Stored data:
########

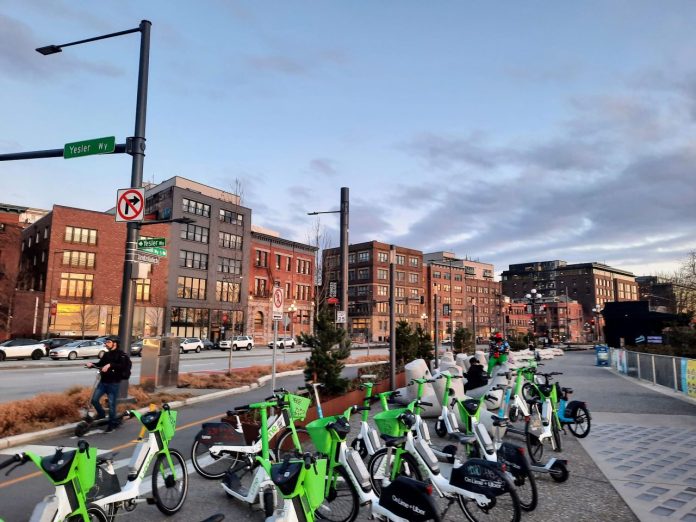 A cluster of dockless bikes and scooters on a sidewalk
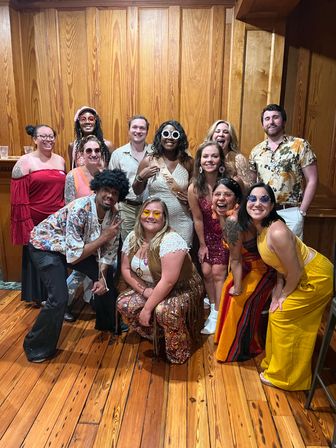 Smiling group of friends in colorful 1970s-inspired outfits posing for a bachelorette party photo in a wood-paneled room with hardwood floor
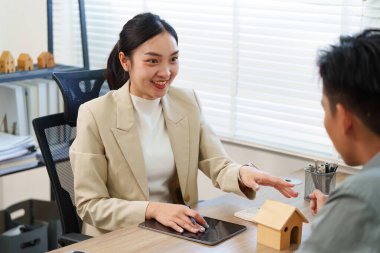 Profesyonel bir emlakçı müşterisiyle mülkiyet seçeneklerini tartışıyor, modern bir ofiste dostane ve çekici bir atmosfer sergiliyor..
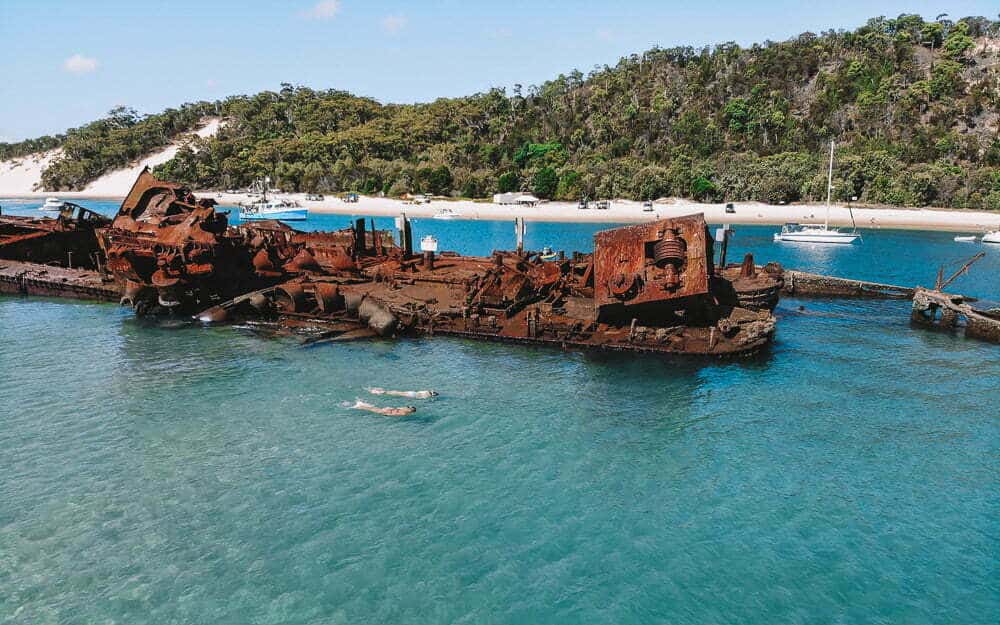 Rusty shipwreck on a peaceful beach with boats and lush green hills in the background in Australia.
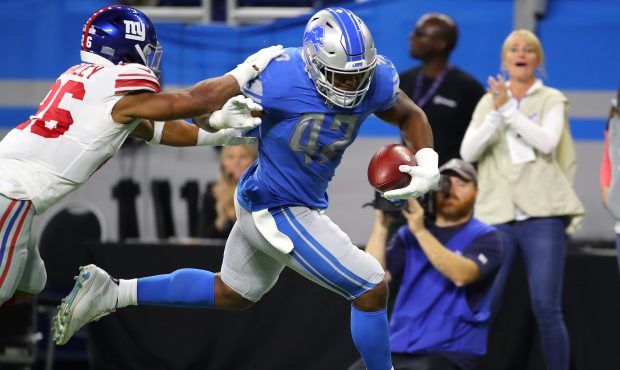 Devon Kennard #42 of the Detroit Lions runs past Saquon Barkley #26 of the New York Giants for a fi...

########

§ **TASK PROMPT**
I'd like every record above written out again exactly, without the pictures.

§ **WORKED SOLUTION**
 A cluster of dockless bikes and scooters on a sidewalk
 Smiling group of friends in colorful 1970s-inspired outfits posing for a bachelorette party photo in a wood-paneled room with hardwood floor
 Profesyonel bir emlakçı müşterisiyle mülkiyet seçeneklerini tartışıyor, modern bir ofiste dostane ve çekici bir atmosfer sergiliyor..
 Rusty shipwreck on a peaceful beach with boats and lush green hills in the background in Australia.
 Devon Kennard #42 of the Detroit Lions runs past Saquon Barkley #26 of the New York Giants for a fi...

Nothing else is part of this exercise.